E’ stato un bel Parma, concreto quando serviva, potente al momento giusto, perfetto in difesa e ottimo sul monte di lancio.
Paradossalmente è piaciuta di più la versione del secondo incontro, che rappresentava un ostacolo sicuramente meno facile da superare, con Lars Liguori sul monte di lancio a tenere in scacco i battitori del Parmaclima nelle prime riprese. Fino al quarto, quando Cesare Astorri, prima ha spedito la pallina lontanissimo ma in zona di foul, poi ha aggiustato la mira e ha realizzato un kilometrico fuoricampo a sinistra, sul quale l’esterno del Nettuno non ha potuto far altro che restare a guardare. Subito dopo Alex Sambucci ha colpito un doppio, raggiungendo la seconda con una corsa aggressiva, Monello lo ha spinto in terza con un bunt di sacrificio e infine Flisi con una volata di sacrificio gli ha permesso di segnare con un millesimo di secondo di vantaggio sull’assistenza a casa base di Rosa Paniagua.

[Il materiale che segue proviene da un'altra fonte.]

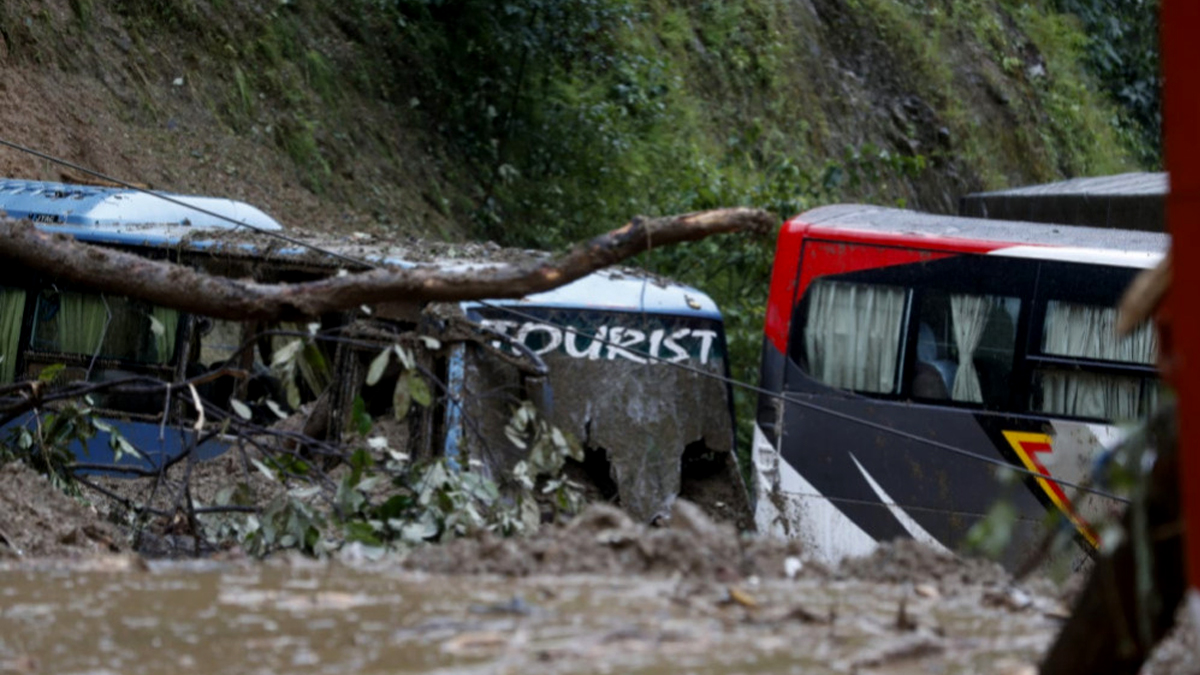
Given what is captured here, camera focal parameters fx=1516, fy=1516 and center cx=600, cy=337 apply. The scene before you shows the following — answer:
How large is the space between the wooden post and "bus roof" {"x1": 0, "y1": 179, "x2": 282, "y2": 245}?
24.7 ft

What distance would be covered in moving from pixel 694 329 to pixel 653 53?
9082 mm

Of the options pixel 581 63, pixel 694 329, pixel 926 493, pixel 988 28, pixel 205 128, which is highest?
pixel 988 28

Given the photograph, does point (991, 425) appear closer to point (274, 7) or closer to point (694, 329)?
point (694, 329)

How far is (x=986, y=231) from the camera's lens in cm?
998

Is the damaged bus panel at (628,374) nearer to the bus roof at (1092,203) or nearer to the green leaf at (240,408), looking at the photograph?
the green leaf at (240,408)

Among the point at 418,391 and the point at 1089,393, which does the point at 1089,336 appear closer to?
the point at 1089,393

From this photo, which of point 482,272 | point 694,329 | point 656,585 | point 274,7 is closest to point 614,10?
point 274,7

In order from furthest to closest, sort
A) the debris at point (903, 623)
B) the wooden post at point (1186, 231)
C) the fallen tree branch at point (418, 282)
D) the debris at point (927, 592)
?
1. the fallen tree branch at point (418, 282)
2. the debris at point (927, 592)
3. the debris at point (903, 623)
4. the wooden post at point (1186, 231)

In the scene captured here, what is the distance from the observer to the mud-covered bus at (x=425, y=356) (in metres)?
8.27

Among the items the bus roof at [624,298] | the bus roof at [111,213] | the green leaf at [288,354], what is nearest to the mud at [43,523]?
the green leaf at [288,354]

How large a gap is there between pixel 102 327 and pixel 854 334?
4.64 metres

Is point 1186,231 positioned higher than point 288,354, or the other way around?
point 1186,231

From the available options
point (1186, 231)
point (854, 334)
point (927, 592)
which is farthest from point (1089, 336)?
point (1186, 231)

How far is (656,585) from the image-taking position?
4309 mm
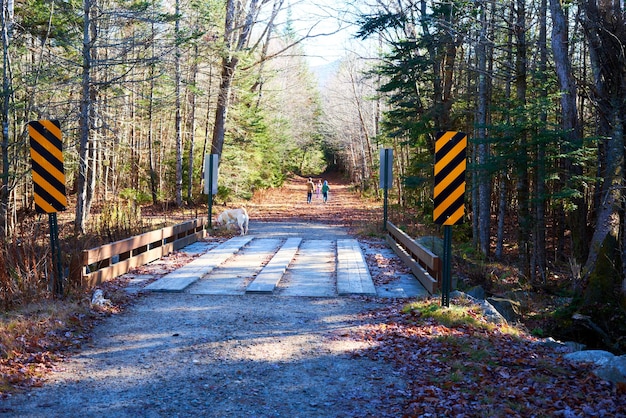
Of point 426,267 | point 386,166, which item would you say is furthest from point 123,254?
point 386,166

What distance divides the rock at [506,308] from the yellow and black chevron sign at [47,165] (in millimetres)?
7960

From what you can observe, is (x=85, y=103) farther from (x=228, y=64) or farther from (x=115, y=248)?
(x=228, y=64)

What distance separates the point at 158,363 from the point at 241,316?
6.94ft

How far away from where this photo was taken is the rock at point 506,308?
10.8 meters

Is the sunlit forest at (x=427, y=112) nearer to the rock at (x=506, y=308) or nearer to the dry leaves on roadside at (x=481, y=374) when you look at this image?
the rock at (x=506, y=308)

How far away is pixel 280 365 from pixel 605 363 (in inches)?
136

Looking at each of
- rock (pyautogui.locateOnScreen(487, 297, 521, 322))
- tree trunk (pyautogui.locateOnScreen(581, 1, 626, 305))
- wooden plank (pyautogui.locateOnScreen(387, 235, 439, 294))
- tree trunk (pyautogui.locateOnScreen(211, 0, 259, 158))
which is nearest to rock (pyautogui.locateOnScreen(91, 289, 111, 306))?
wooden plank (pyautogui.locateOnScreen(387, 235, 439, 294))

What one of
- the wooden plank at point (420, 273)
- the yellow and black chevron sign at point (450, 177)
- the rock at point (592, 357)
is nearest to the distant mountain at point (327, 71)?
the wooden plank at point (420, 273)

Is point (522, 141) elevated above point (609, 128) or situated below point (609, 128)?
below

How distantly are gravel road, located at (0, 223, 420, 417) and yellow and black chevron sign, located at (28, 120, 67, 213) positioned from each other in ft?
6.54

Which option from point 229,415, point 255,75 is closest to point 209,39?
point 255,75

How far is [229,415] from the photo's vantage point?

Una ripresa che faceva tirare un sospiro di sollievo al pubblico del “Cavalli”, in precedenza rimasto con l’urlo in gola, quando il Parmaclima aveva lasciato ben cinque corridori in base tra prima e seconda ripresa. Al primo inning, con basi piene e un eliminato erano arrivate l’out al volo in foul dal prima base di Luis Gonzales e lo strike-out guardato di Astorri, al secondo, con Flisi in prima, Monello in seconda e uno fuori, ecco Poma andare al volo dall’esterno centro e Noel Gonzales battere in scelta difesa per l’out in seconda di Flisi. La terrificante cannonata di Astorri dava così la carica al Parma, che poi si chiudeva a riccio attorno ai suoi lanciatori, Lugo, una sola valida in cinque riprese, con cinque “Kappa” e De Leon che chiudeva gli ultimi due inning senza problemi.
In Gara-1 era bastato un big-inning da nove punti, alla seconda ripresa, per mandare in archivio la sfida, visto che dall’altra parte, come di consueto, Matteo Bocchi non ha concesso nulla. Parma era passata in vantaggio al primo inning con Poma su lancio pazzo, chiudendo ancora una volta la ripresa con qualche rimpianto. Poi al secondo inning l’accelerata decisiva, grazie a nove valide e tre errori difensivi: battevano valideo Astorri, Monello, Desimoni, Poma, Noel Gonzales, doppio, Mineo, doppio, Luis Gonzales, ancora Astorri e ancora Sambucci, prima che una battuta in doppio gioco di Desimoni chiudesse il turno. Poi perà, consapevole di avere il risultato in tasca, il line-up si spegneva e bisognava aspettare il sesto inning per vedere un’altra valida, quella che realizzava Mineo. Al quarto Nettuno segnava il primo punto, poi al settimo altri due, contro il rilievo Aldegheri, che comunque non cambiavano la sostanza.
In definitiva un Parmaclima che ha fatto quello che doveva fare, ha colpito quando doveva, non ha sbagliato praticamente nulla in difesa e soprattutto ha vinto le due partite che doveva vincere e ora si trova nella condizione sperata. Sabato avrà la possibilità di chiudere la serie e di pensare al Bologna.